Crowdsourced Data on Elephants’ Response to Death

(p. D2) It was 2013 when Sanjeeta Pokharel first witnessed Asian elephants responding to death. An older female elephant in an Indian park had died of an infection. A younger female was walking in circles around the carcass.

. . .

For a paper published Wednesday [May 18, 2022 [sic]] in the journal Royal Society Open Science, the scientists used YouTube to crowdsource videos of Asian elephants responding to death. They found reactions that included touching and standing guard as well as nudging, kicking and shaking.
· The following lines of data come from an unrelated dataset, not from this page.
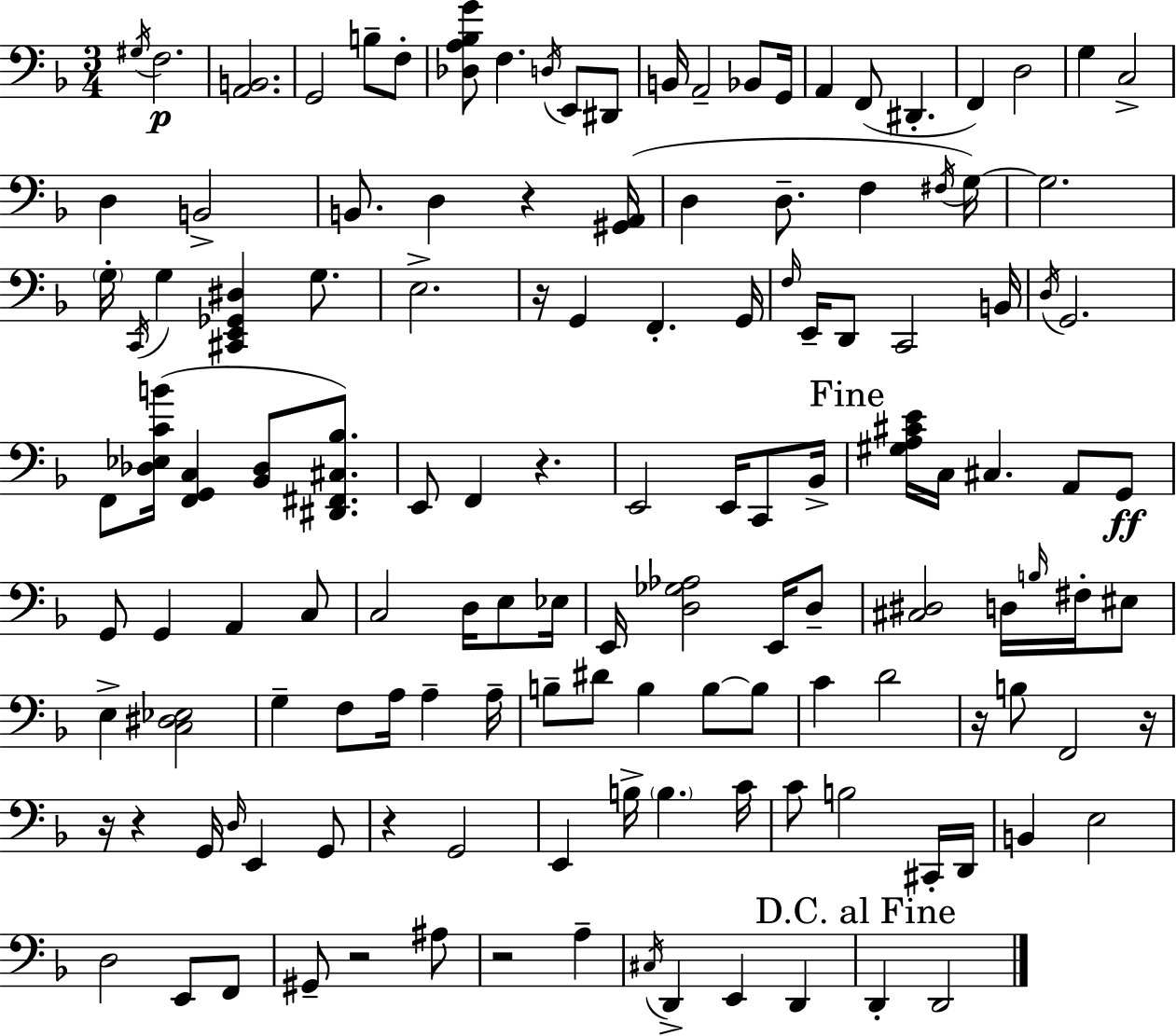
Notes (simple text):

G#3/s F3/h. [A2,B2]/h. G2/h B3/e F3/e [Db3,A3,Bb3,G4]/e F3/q. D3/s E2/e D#2/e B2/s A2/h Bb2/e G2/s A2/q F2/e D#2/q. F2/q D3/h G3/q C3/h D3/q B2/h B2/e. D3/q R/q [G#2,A2]/s D3/q D3/e. F3/q F#3/s G3/s G3/h. G3/s C2/s G3/q [C#2,E2,Gb2,D#3]/q G3/e. E3/h. R/s G2/q F2/q. G2/s F3/s E2/s D2/e C2/h B2/s D3/s G2/h. F2/e [Db3,Eb3,C4,B4]/s [F2,G2,C3]/q [Bb2,Db3]/e [D#2,F#2,C#3,Bb3]/e. E2/e F2/q R/q. E2/h E2/s C2/e Bb2/s [G#3,A3,C#4,E4]/s C3/s C#3/q. A2/e G2/e G2/e G2/q A2/q C3/e C3/h D3/s E3/e Eb3/s E2/s [D3,Gb3,Ab3]/h E2/s D3/e [C#3,D#3]/h D3/s B3/s F#3/s EIS3/e E3/q [C3,D#3,Eb3]/h G3/q F3/e A3/s A3/q A3/s B3/e D#4/e B3/q B3/e B3/e C4/q D4/h R/s B3/e F2/h R/s R/s R/q G2/s D3/s E2/q G2/e R/q G2/h E2/q B3/s B3/q. C4/s C4/e B3/h C#2/s D2/s B2/q E3/h D3/h E2/e F2/e G#2/e R/h A#3/e R/h A3/q C#3/s D2/q E2/q D2/q D2/q D2/h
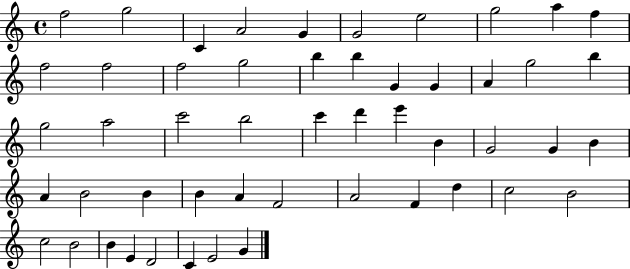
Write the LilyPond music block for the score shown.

{
  \clef treble
  \time 4/4
  \defaultTimeSignature
  \key c \major
  f''2 g''2 | c'4 a'2 g'4 | g'2 e''2 | g''2 a''4 f''4 | \break f''2 f''2 | f''2 g''2 | b''4 b''4 g'4 g'4 | a'4 g''2 b''4 | \break g''2 a''2 | c'''2 b''2 | c'''4 d'''4 e'''4 b'4 | g'2 g'4 b'4 | \break a'4 b'2 b'4 | b'4 a'4 f'2 | a'2 f'4 d''4 | c''2 b'2 | \break c''2 b'2 | b'4 e'4 d'2 | c'4 e'2 g'4 | \bar "|."
}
In a few cases, females had even used their trunks to carry calves, or baby elephants, that had died.

. . .

Combing through YouTube, the researchers found 24 cases for study.

For the full story see:

Elizabeth Preston. “Gray Mourning: All for One, and One for All: Crowdsourcing Grieving Elephants.” The New York Times (Tuesday, May 24, 2022 [sic]): D2.

(Note: ellipses, and bracketed date, added.)

(Note: the online version of the story has the date May 17, 2022 [sic], and has the title “Elephants in Mourning Spotted on YouTube by Scientists.” Where the wording differs slightly between versions, the passages quoted above follow the online version.)

The paper in the Royal Society Open Science journal mentioned above is:

Pokharel, Sanjeeta Sharma, Nachiketha Sharma, and Raman Sukumar. “Viewing the Rare through Public Lenses: Insights into Dead Calf Carrying and Other Thanatological Responses in Asian Elephants Using Youtube Videos.” Royal Society Open Science 9, no. 5 (May 2022): 211740.